### Task directions
Exactly the lines below from the one with "class: Mammalia" up to and including the one with "label granularity: sequence-level" make up the answer, with nothing else added.

### Extracted entries
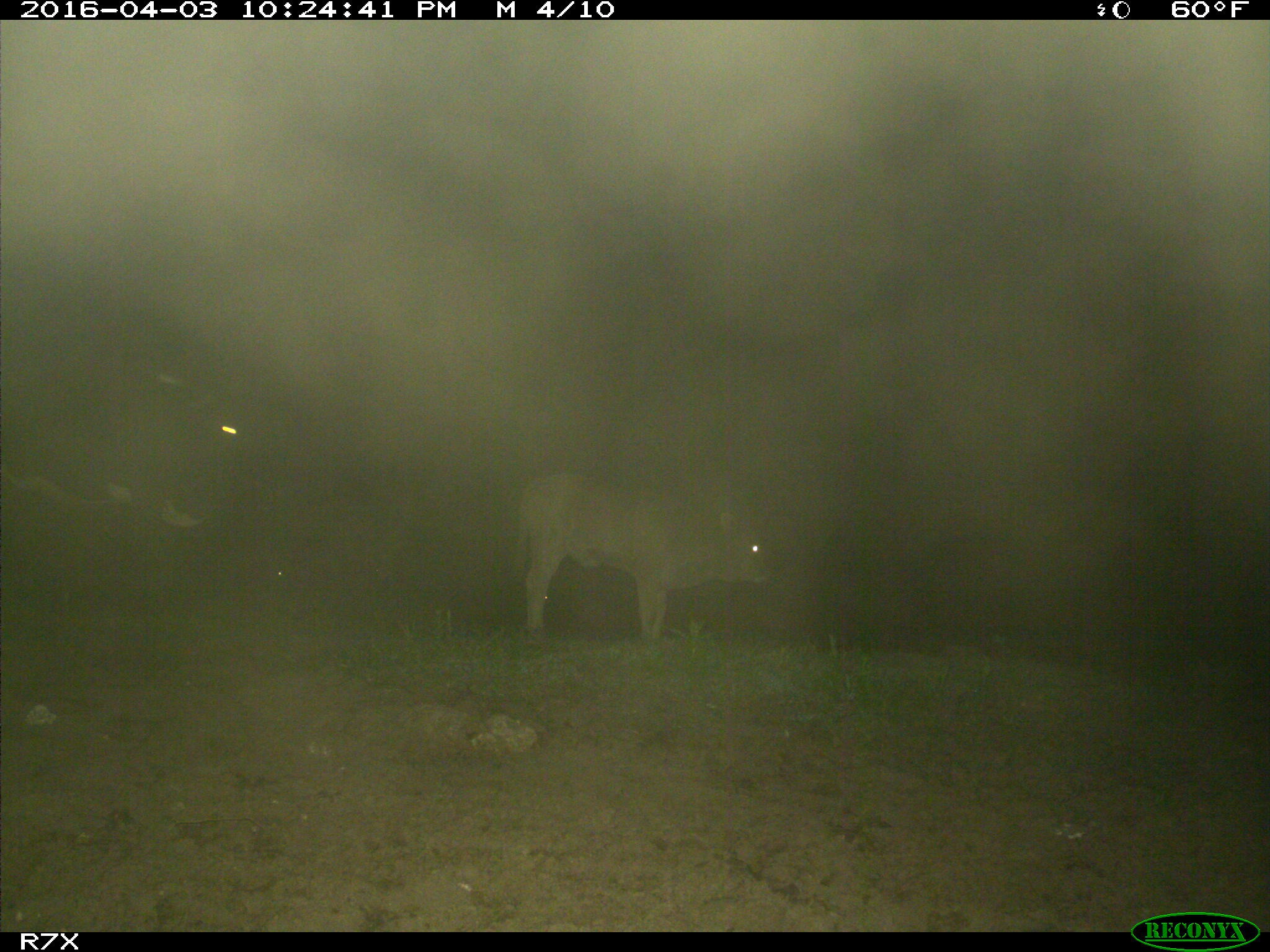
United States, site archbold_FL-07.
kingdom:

---

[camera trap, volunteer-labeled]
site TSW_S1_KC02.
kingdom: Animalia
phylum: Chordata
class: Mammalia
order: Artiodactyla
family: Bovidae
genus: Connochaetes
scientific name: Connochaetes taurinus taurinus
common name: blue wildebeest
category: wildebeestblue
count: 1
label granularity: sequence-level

### Response
class: Mammalia
order: Artiodactyla
family: Bovidae
genus: Connochaetes
scientific name: Connochaetes taurinus taurinus
common name: blue wildebeest
category: wildebeestblue
count: 1
label granularity: sequence-level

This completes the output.